1Some basic statistics regarding the corpus are given in Table 1. In total, the Parlameter corpus contains 371 sessions (as distinguished by their title) which spanned over 525 days, i.e., 1.4 days per session on average. If we count distinct sessions that started on a given day, the corpus contains 1,338 such sessions. The VIIth mandate of the parliament heard 1,981 speakers who gave 133,287 speeches which contain almost 35 million words, i.e., 67 speeches per speaker and 260 words per speech on average. Due to a number of factors, such as different roles of the speakers in the parliament, the distribution is, of course, far from uniform, e.g., there is one speaker that gave 14,616 speeches, while 711 speakers gave only one speech.

Table 1: Basic statistic of the Parlameter corpus.
Tokens40,987,516
Words34,882,499
Sentences1,833,147
Utterances133,287
Speakers1,981
Sessions on date1,338
Dates525
Sessions371

3.6. Availability of the Corpus

1The Parlameter corpus is available through CLARIN.SI. CLARIN is the European research infrastructure for language resources and technologies, which makes digital language resources available to scholars, researchers, students and citizen-scientists from all disciplines, especially in the humanities and social sciences, through single sign-on access. CLARIN offers long-term solutions and technology services for deploying, connecting, analysing and sustaining digital language data and tools. CLARIN is organised as a network of national centres, with CLARIN.SI covering Slovenia. CLARIN.SI2 offers, inter alia, two concordancers for on-line corpus exploration, and a repository of language resources and tools, intended for their long-term archiving together with support for different types of licences and an unambiguous way for others to cite these resources, using Handle persistent identifiers. The landing page of each resource also gives a cross-reference to the concordancers for the particular corpus, and vice-versa. The repository also exposes its metadata, which is being harvested by a number of other services.
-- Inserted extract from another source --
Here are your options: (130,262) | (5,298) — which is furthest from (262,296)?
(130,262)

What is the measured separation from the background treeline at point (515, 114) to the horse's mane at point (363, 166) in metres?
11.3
2The Parlameter corpus is available through both CLARIN.SI concordancers, as well as for download from its repository, both as a TEI document and in the simpler vertical file format, under the liberal Creative Commons - Attribution-ShareAlike (CC BY-SA 4.0) licence (Dobranić et al. 2019). In this way we hope to raise interest among other researchers to explore the corpus and make use of it in their research.

4. Corpus Analysis

1By using the CLARIN.SI NoSketch Engine concordancer,3 we demonstrate the potential of the basic corpus analysis techniques (Gorjanc and Fišer 2013) for politology, history and other related humanities and social sciences disciplines that base their research on large volumes of language data. Concordances are lists of all examples of the search word or phrase from a corpus which are shown in the context they were used in and are equipped with the available metadata. Wordlists are comprehensive summarizations of the language inventory in the corpus, organized by frequency or alphabetically. Collocations are partly or fully fixed multi-word expressions which have become established through usage. Keywords are words which appear in the focus corpus more frequently than they would in the general language. Combined with the available text and speaker metadata, such as date, speaker gender or political affiliation, they provide a powerful analytical tool for discovering the commonalities and specificities of the linguistic footprint and trends by different types of speakers in the parliament as will be shown in the rest of this section.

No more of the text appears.